From the passage below about Star Wars action figures, list every person or character that it names.

• Exercise text:
- Opening Delimiter -

He also began to collect the unusual action figures from The Empire Strikes Back before he ever saw it. However, just as he had mistaken Guinness for Han Solo, he began hoping that Bossk was more than just a bit player. "The figures came out before the movies, so I had all The Empire Strikes Back guys and I tried to figure out what their characters did in something I hadn't seen yet," Jericho says. "When I got the Bossk figure I thought he was the coolest bounty hunter but then when the movie came out he was only in it for like a second! And I was so disappointed. When I got his toy I thought he was going to be this huge character, one of the major Rebel fighters saving the galaxy alongside Han Solo. And then in the film, he's standing in the background in a cameo appearance. But that at least inspired me more to come up with other storylines. For entire days I would play with just the Bossk action figure."

- Closing Delimiter -

[Collected data]
- Opening Delimiter -

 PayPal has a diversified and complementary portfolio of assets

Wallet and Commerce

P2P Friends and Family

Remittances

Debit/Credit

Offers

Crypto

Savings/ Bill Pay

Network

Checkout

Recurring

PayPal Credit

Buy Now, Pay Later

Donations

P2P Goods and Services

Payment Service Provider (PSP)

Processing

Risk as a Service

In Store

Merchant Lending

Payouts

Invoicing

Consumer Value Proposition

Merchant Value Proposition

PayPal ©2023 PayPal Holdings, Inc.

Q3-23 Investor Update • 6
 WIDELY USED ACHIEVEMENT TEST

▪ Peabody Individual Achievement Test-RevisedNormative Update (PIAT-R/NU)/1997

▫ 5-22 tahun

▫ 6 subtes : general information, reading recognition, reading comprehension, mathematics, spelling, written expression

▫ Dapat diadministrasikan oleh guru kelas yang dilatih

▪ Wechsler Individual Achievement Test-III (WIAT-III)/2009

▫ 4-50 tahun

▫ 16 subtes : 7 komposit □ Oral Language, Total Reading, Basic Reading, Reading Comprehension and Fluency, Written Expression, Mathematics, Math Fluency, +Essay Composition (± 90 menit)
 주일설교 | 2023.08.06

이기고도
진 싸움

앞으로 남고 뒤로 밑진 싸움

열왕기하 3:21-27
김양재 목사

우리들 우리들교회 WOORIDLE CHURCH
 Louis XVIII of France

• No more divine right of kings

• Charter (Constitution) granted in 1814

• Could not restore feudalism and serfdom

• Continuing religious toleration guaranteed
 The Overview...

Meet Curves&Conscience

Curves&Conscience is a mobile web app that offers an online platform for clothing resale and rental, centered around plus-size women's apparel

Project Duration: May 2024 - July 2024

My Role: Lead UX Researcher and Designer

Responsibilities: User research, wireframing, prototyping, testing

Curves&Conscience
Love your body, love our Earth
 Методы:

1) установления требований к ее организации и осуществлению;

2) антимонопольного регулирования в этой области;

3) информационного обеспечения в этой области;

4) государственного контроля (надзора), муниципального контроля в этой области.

- Closing Delimiter -

• Solution: Jericho, Guinness, Han Solo, Bossk